The US Department of the Interior announced on Tuesday it was pausing all leases for oil and gas drilling in the Arctic National Wildlife Refuge (ANWR) until it can conduct an environmental review of their impacts.

The department said it would "initiate a comprehensive environmental analysis to review the potential impacts of the Program and to address legal deficiencies in the current leasing program’s environmental review" under the National Environmental Policy Act (NEPA).

The 1970 law requires US federal agencies to prepare environmental impact statements on federal projects and to weigh environmental concerns alongside other factors in the approval process.

In August 2020, the administration of then-US President Donald Trump moved to begin auctioning off lands in the remote frozen nature preserve, which is home to thousands of indigenous people from several Alaskan Native tribes, as well as numerous endangered and threatened species such as polar bears and several species of whales. In January, just as Trump was preparing to leave office, a US federal court in Alaska rejected attempts by conservation groups and indigenous tribes to halt the auctioning process.

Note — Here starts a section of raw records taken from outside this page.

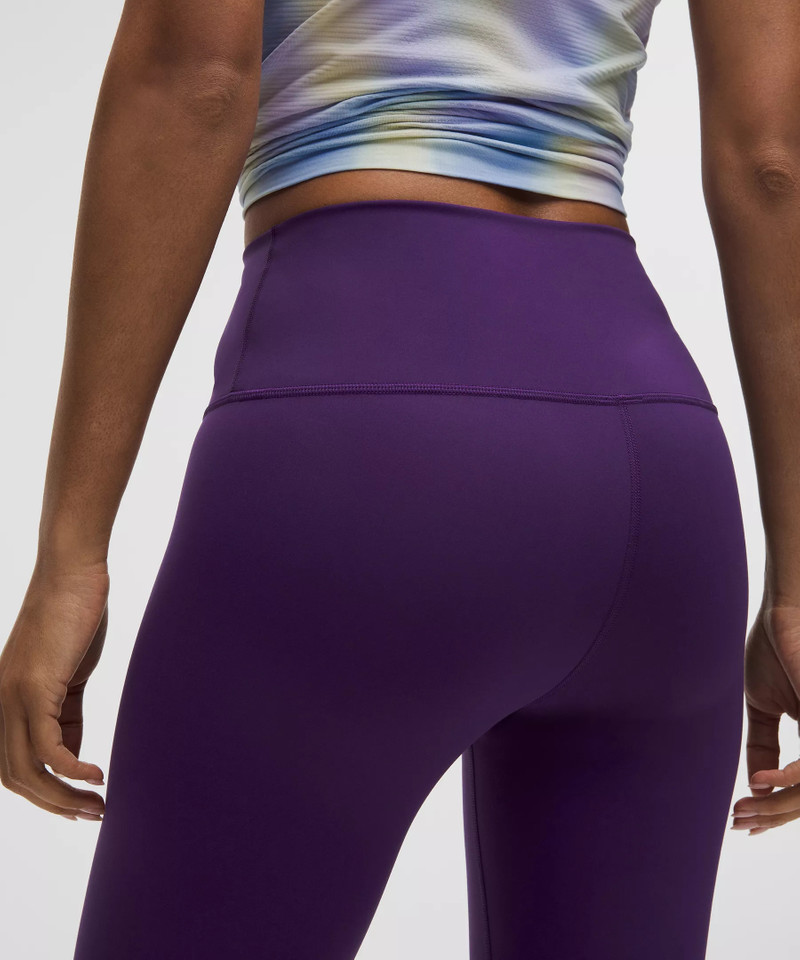 Wunder Train High-Rise Crop 23" 5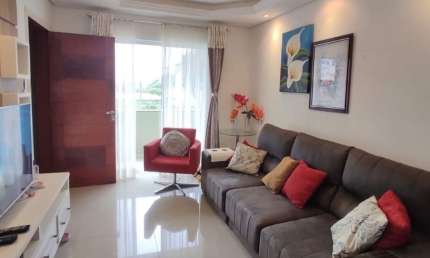 Apartamento com 2 quartos à venda na Servidão Maria Tomasia Cabral, Ingleses, Florianópolis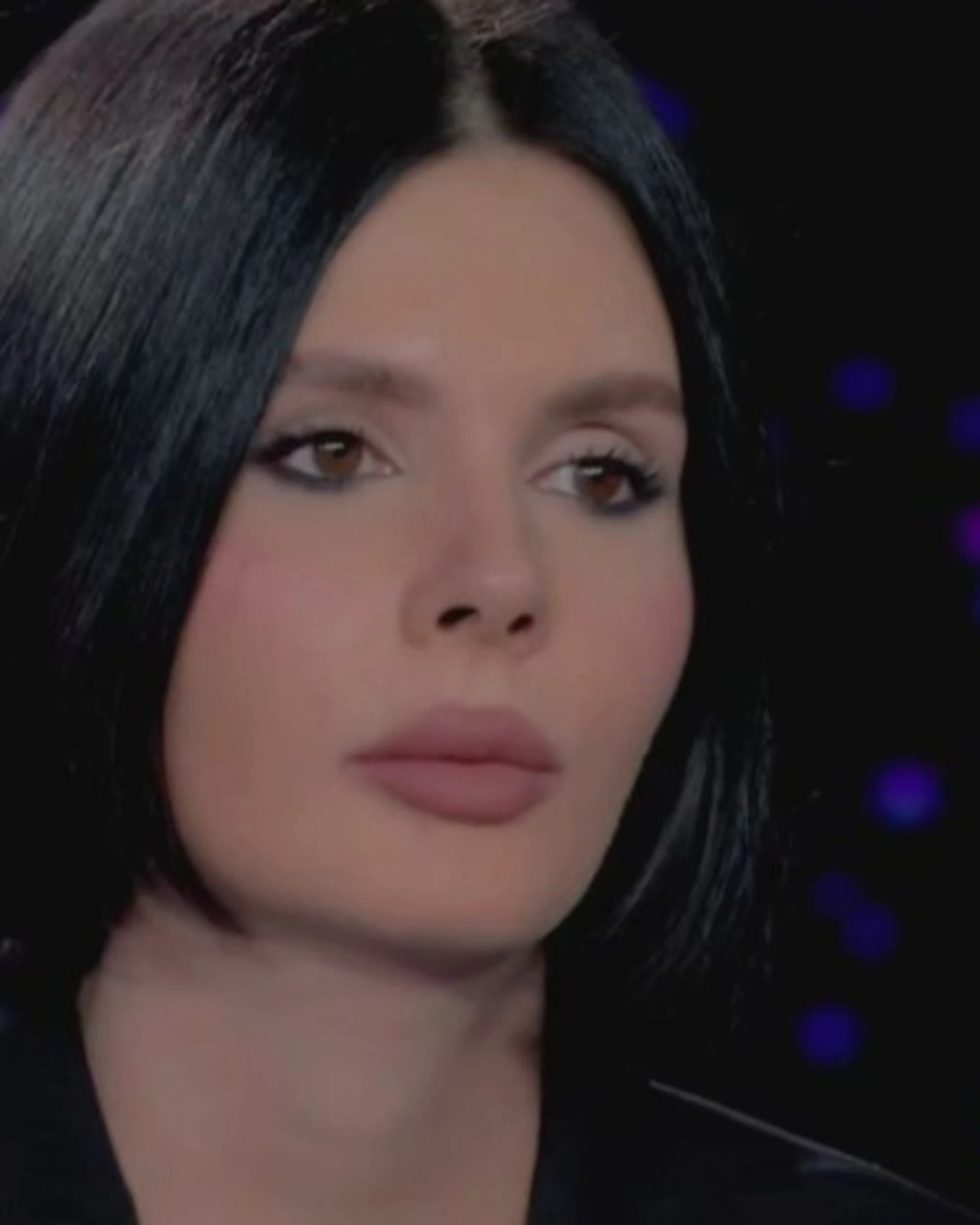 Verissimo, Evelina Sgarbi: "Sono preoccupata, come ho visto papà Vittorio"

When US President Joe Biden took office, one of his day-one executive orders directed the Interior Department to review all existing oil and gas activity in ANWR as part of his administration's response to the climate crisis. "After conducting the required review, the Department identified defects in the underlying Record of Decision supporting the leases, including the lack of analysis of a reasonable range of alternatives in the EIS conducted under NEPA," the department said Tuesday.

In March, 13 US states sued the Biden administration for the executive order, which similarly imposed a moratorium on oil and gas leasing activities on public lands and in offshore waters. They cited the Outer Continental Shelf Lands Act and Mineral Leasing Act, which they said should allow their leases to proceed as agreed.